DOCUMENT SEGMENT:

W3C home > Mailing lists > Public > public-multilingualweb-lt@w3.org > January 2013

Re: ISSUE-72: Provenance Data Category - same for locQualityIssue?

From: Dave Lewis <dave.lewis@cs.tcd.ie>
Date: Sat, 26 Jan 2013 12:50:46 +0000
Message-ID: <5103D126.4020505@cs.tcd.ie>
To: Chase Tingley <chase@spartansoftwareinc.com>
CC: public-multilingualweb-lt-comments@w3.org, public-multilingualweb-lt@w3.org, kevin@spartanconsultinginc.com
Thanks Chase.

A logical follow-on question for LocQualityIssue implementors (as the 
other data category with stand off markup with multiple elements): 
Should we make the order of locQualityIssue element within a 
locQualityIssues stand off element reflect the order they were added in 
the same way?

i.e. after the definition of locQualityIssues we add  text:
"The order of its:locQualityIssue elements within a its:locQualityIssues 
element should reflect the order with which they were added to the 
document, with the most recently added one listed first."

Phil, guys?


On 25/01/2013 19:37, Chase Tingley wrote:
> Hi Dave,
> That sounds good.
> Thanks
> On Thu, Jan 24, 2013 at 12:41 AM, Dave Lewis <dave.lewis@cs.tcd.ie 
> <mailto:dave.lewis@cs.tcd.ie>> wrote:
>     Hi Chase,
>     Thanks for getting back to us on this.
>     In relation to ordering of its:provenanceRecord I propose
>     therefore to add the following sentence to the provenance section,
>     after we introduce this element:
>     "The order of its:provenanceRecord elements within a
>     its:provenanceRecords element should reflect the order with which
>     they were added to the document, with the most recently added one
>     listed first."
>     Can signal whether you are happy with this?
>     Then given, your comments also on the time annotation issue below,
>     I think I will be able to close this issue.
>     thanks again for this comment,
>     Regards,
>     Dave
>     On 23/01/2013 18:17, Chase Tingley wrote:
>>     Hi Dave & Pablo,
>>     Thanks for the responses.  Comments inline
>>     On Tue, Jan 22, 2013 at 5:39 PM, Dave Lewis <dave.lewis@cs.tcd.ie
>>     <mailto:dave.lewis@cs.tcd.ie>> wrote:
>>         Hi Chase, Kevin, all,
>>         First thanks to Pablo for his response. Some further
>>         responses inline below related to timing:
>>         On 15/01/2013 17:33, Pablo Nieto Caride wrote:
>>>         Hi Felix, all,
>>>         >ii) Similarly, does the ordering of provenance records within a
>>>         <provenanceRecords> element make a statement about the
>>>         (temporal) order in which the records were created?  If an
>>>         ordering is implied, it raises questions about the implied
>>>         ordering in a document where provenance records are declared
>>>         both globally and via local markup.
>>>         Certainly the spec does not talk about temporal order, but
>>>         given that records cannot be declared both globally and via
>>>         local markup for a single element, the way I see it, and to
>>>         simplify things, each provenance record should be older than
>>>         the previous one.
>>         I think the best we can do is offer best practice advice that
>>         the order with which more than one its:provenanceRecord are
>>         listed in its:provenanceRecords element should reflect the
>>         order they were added to the document rather than the order
>>         in which the translation(revision) actually happened.
>>         Pablo, could you confirm that you intend the oldest one to be
>>         listed last?

ITEMS:
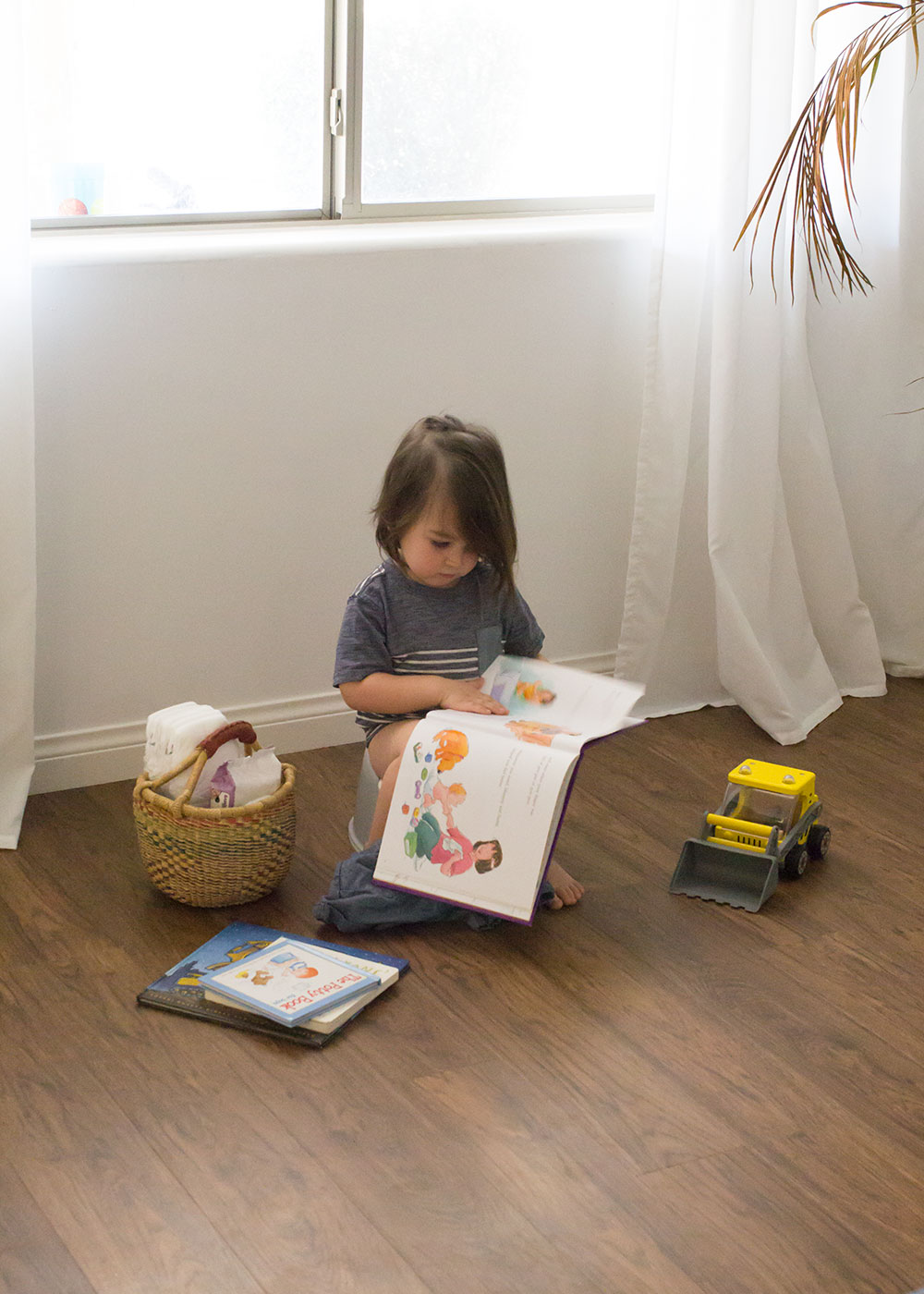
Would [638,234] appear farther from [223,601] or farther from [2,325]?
[2,325]

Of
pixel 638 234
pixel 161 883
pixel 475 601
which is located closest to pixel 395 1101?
pixel 161 883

GIVEN TASK 1: Render every line of the records as a JSON list of strings, one string per line, skipping blank lines and leaving out the picture lines.
GIVEN TASK 2: Write what comes next in the mailing list thread on the ordering of provenance records, starting after its last sentence.
The mailing list thread and the records come from separate, unrelated sources.

WRITTEN REPLY 1:
[
  "Would [638,234] appear farther from [223,601] or farther from [2,325]?",
  "[2,325]",
  "Of",
  "pixel 638 234",
  "pixel 161 883",
  "pixel 475 601",
  "which is located closest to pixel 395 1101?",
  "pixel 161 883"
]

WRITTEN REPLY 2:
>>         I don't think we can mandate that the order indicated the
>>         order in which the activity indicated in the record
>>         (translation or translation revision) were preformed. This
>>         information may not be available to the processor adding the
>>         annotation. For example a TMS may add this annotation after
>>         receiving translation revisions from two different
>>         translators both for multiple elements but without per
>>         element timing information, so it wouldn't know the order in
>>         which the actual revisions were performed. Alternatively
>>         their timings may be known for different elements, but they
>>         overlap in time, so there wouldn't be an obvious order for
>>         the records.
>>     I think this makes sense.  It's more important to me that the
>>     overall semantics be clear than that the ordering work one way or
>>     another.  Just the knowledge that, for example, provenance
>>     records are more like a list than a bag is an important detail.
>>>         >iii) More generally, we observe that provenance records lack a
>>>         date/time attribute, which makes their semantics as a form
>>>         of history somewhat muddy.  In practice, a single tool/agent
>>>         may edit a single document multiple times in succession over
>>>         an arbitrary period of time.  Should these multiple
>>>         "sessions" be represented by a single logical provenance
>>>         record?  Or is it the intention of the spec that the agent
>>>         add a provenance record for each of these sessions in which
>>>         a modification is made to the document?
>>>         As I said in the previous point any modification of the
>>>         content should add a new provenance record, at least is what
>>>         I had in mind.
>>         The original requirements for the proveance data category
>>         primarily were intended to identifiy and differentiate the
>>         _agents_ involved in translation or revising translations
>>         different parts of a document. Its not clear what would be
>>         the best form of timing information. Should it be the period
>>         over which the agents conducted the translation(revison) or
>>         the instance in time at which they completed it. As indicated
>>         above, even just determining the ordering, let alone the
>>         absolute timing of the activity, can be complicated, and
>>         would require collection of this information to be pushed
>>         downstream to CAT tools that aren't otherwise ITS aware. This
>>         might present an implementation barrier if correct timing was
>>         mandated.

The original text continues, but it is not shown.